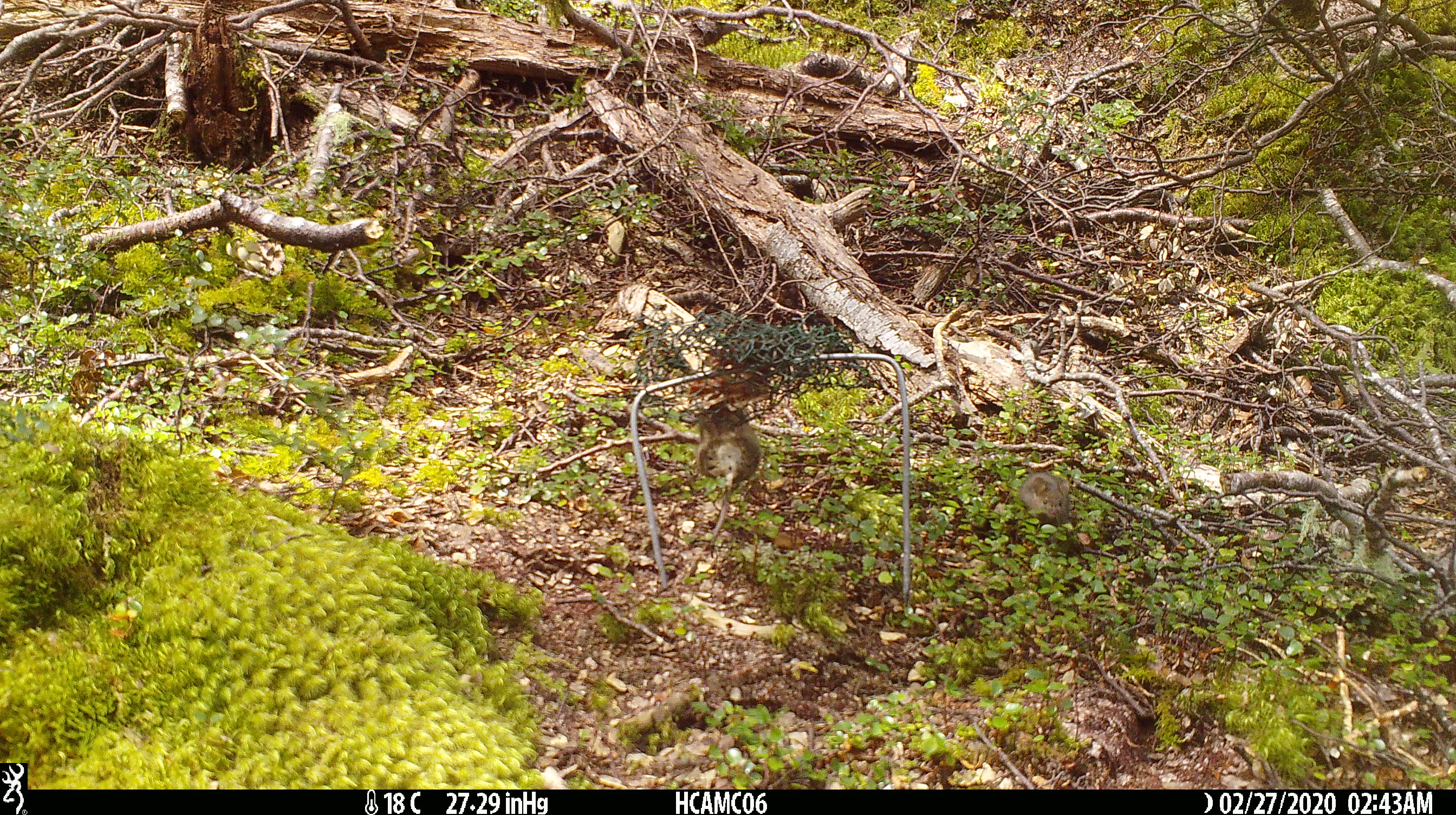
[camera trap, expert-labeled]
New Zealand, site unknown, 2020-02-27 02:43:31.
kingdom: Animalia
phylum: Chordata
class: Mammalia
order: Rodentia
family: Muridae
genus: Mus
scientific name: Mus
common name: mouse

==*==

**About this task**. In case the records contain pictures, keep those out and repeat the rest exactly.

**Final answer**.
[camera trap, expert-labeled]
New Zealand, site unknown, 2020-02-27 02:43:31.
kingdom: Animalia
phylum: Chordata
class: Mammalia
order: Rodentia
family: Muridae
genus: Mus
scientific name: Mus
common name: mouse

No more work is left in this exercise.